A $6,638 Social Security Benefit Cut? Really? - AMAC & The Motley Fool
Yes, all Social Security benefits are due to be cut without congressional reform of a program that’s been barreling toward insolvency for decades. As Sean Williams noes in this comprehensive piece, the time of reckoning is almost here. He explains the demographic problem of increased longevity and fewer workers contributing and debunks the traditional “Congress stole the money” and “illegal aliens are getting it all” myths. His $6,638 calculation is the annual cut the average recipient will get in 2033 using an average 2.6% COLA between now and then. Williams puts the blame on Congress for failing to address the program’s troubles that have been known for decades. He goes through Democrat and GOP proposals for reform, with the former relying on tax increases and the latter preferring trimming benefits and raising the retirement age. Full piece here.
As an example of the leading thoughts on reforming Social Security, the Association of Mature American Citizens (AMAC, Inc.) believes Social Security must be preserved and modernized. This can be achieved without tax increases by slight modifications to cost of living adjustments and payments to high income beneficiaries plus gradually increasing the full (but not early) retirement age.

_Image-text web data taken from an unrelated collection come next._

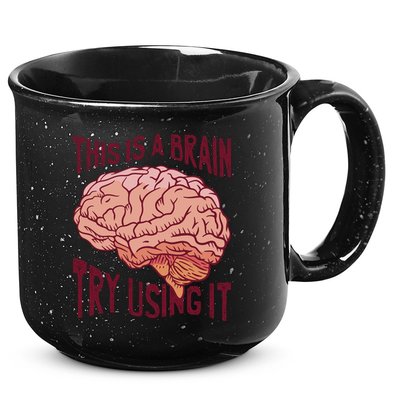 This Is A Brain Try Using It Funny 15oz Campfire Ceramic Mug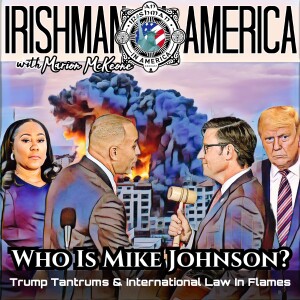 Who The Hell Is Mike Johnson? - Irishman In America With Marion McKeone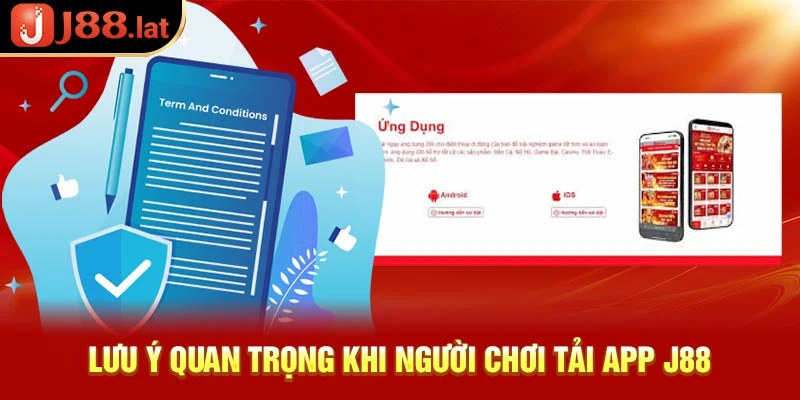 Hướng dẫn tải J88 app và những điều liên quan bạn cần biết Lưu ý quan trọng khi người chơi tải J88 app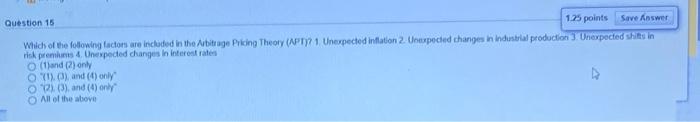 Solved Question 15 1.25 points Save Answer Which of the | Chegg.com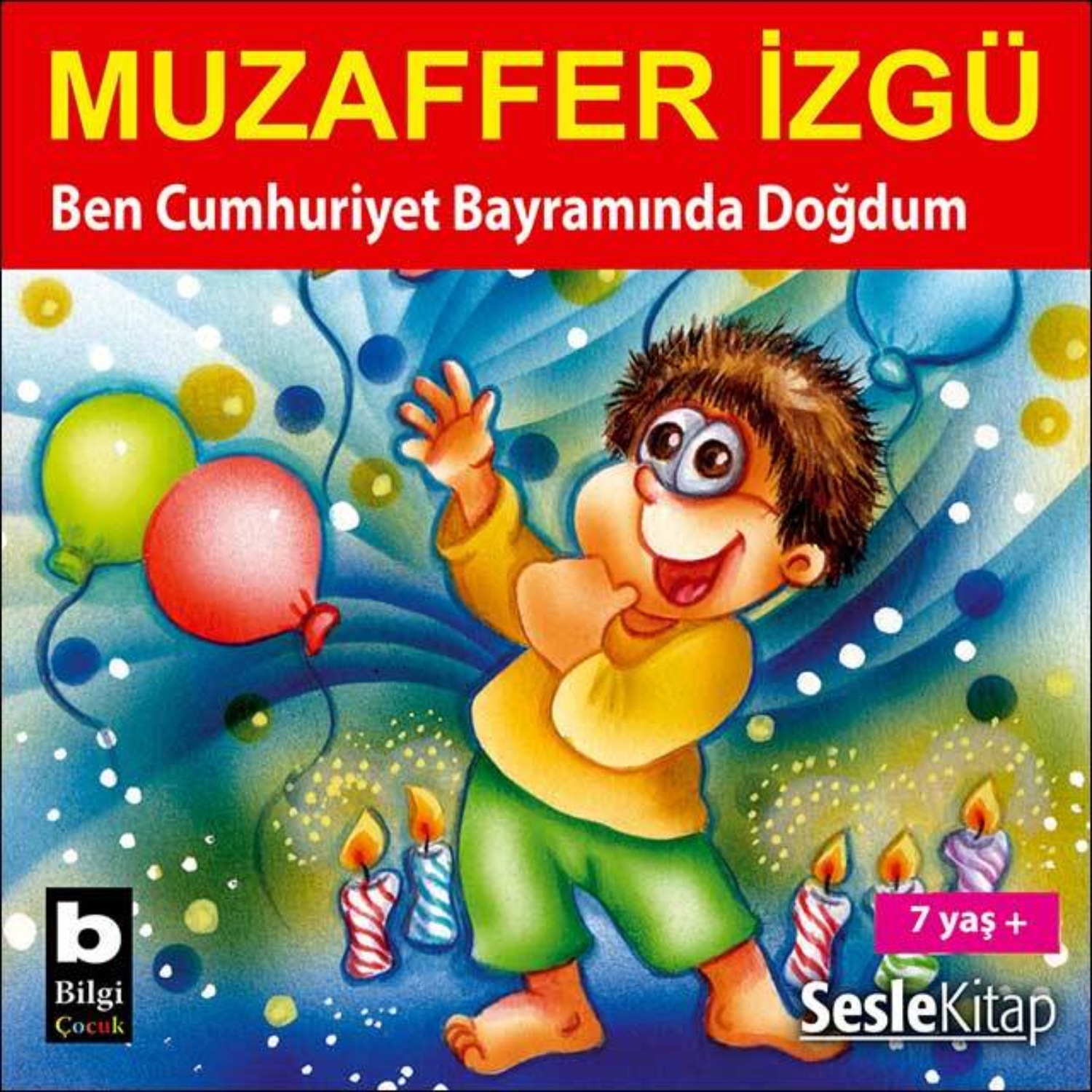 Обложка книги «Ben Cumhuriyet Bayramında Doğdum»
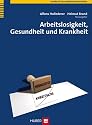 Arbeitslosigkeit, Gesundheit und Krankheit
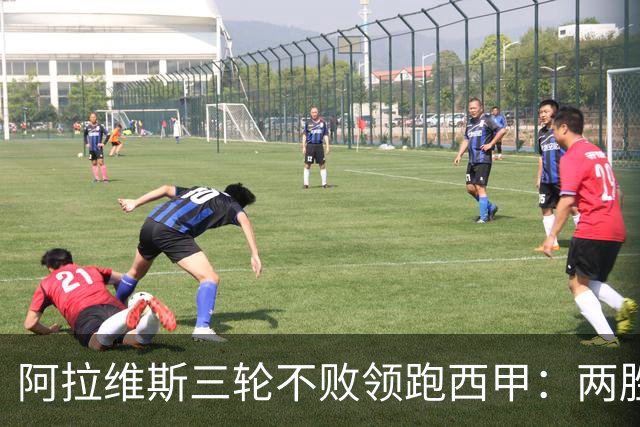 阿拉维斯三轮不败领跑西甲：两胜一平仅失一球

AMAC Action, AMAC’s advocacy arm, supports an increase in the threshold where benefits are taxed and then indexing for inflation, and calls for eliminating the reduction in people’s benefits for those choosing to work before full retirement age. AMAC is resolute in its mission that Social Security be preserved for current and successive generations and has gotten the attention of lawmakers in D.C., meeting with many congressional offices and staff over the past decade.